Jakarta (ANTARA) - Pengurus Dewan Pengurus Pusat Persatuan Terapis Gigi dan Mulut Indonesia (DPP PTGMI) menyebutkan ahli dan tukang gigi nonterapis mendapat izin memasang gigi tidak permanen sesuai Pasal 6 Peraturan Menteri Kesehatan Nomor 34 Tahun 2014.
"Ahli gigi dan tukang gigi itu sebetulnya bukan tenaga kesehatan. Namun, memang ada Peraturan Menteri Kesehatan yang mengatur tentang tukang gigi itu hanya boleh membuat gigi palsu lepasan terbuat dari akrilik," kata Ketua Dewan Pengurus Pusat PTGMI Zaeni Dahlan di sela Musyawarah Daerah V Dewan Pengurus Daerah PTGMI DKI Jakarta di Tanjung Priok, Jakarta Utara, Sabtu.
Pada kenyataannya, banyak ahli dan tukang gigi nonterapis yang melampaui batasan tersebut sehingga masuk kategori malapraktik karena menimbulkan dampak yang merugikan masyarakat.

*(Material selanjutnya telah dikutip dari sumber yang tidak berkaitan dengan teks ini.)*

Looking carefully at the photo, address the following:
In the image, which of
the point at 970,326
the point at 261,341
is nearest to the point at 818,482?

Dampak dari malapraktik ahli gigi nonterapis dan tukang gigi nonterapis tersebut dapat dilihat pada media sosial Instagram @korbantukanggigi.

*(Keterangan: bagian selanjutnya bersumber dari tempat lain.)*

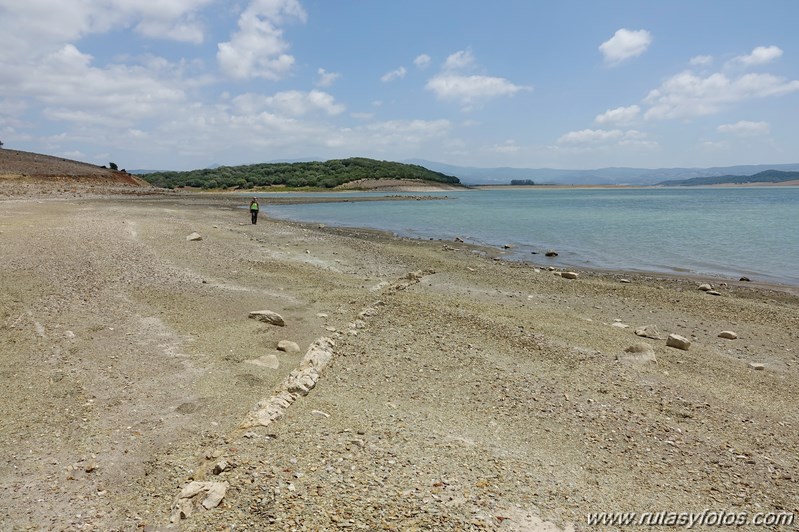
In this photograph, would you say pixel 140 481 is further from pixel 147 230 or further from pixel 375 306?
pixel 147 230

Menurut Zaeni, dampak merugikan tersebut dapat terjadi karena ahli dan tukang gigi nonterapis tidak memiliki latar belakang keilmuan yang memadai berupa pendidikan tinggi setingkat Diploma Tiga (D3), seperti terapis gigi dan mulut, dan tidak memiliki praktik klinik yang cukup sehingga setelah korban memasang behel atau gigi palsu terasa dampak negatif yang ditimbulkan bagi kesehatan..
"Karena itu kan perlu tindakan-tindakan medis ya, tindakan-tindakan yang memerlukan pengetahuan yang cukup dan praktik klinik yang cukup juga. Makanya banyak yang kemudian kita sebut sebagai korban tukang gigi itu, yang akhirnya datang ke kami (terapis gigi dan mulut)," ujar Zaeni.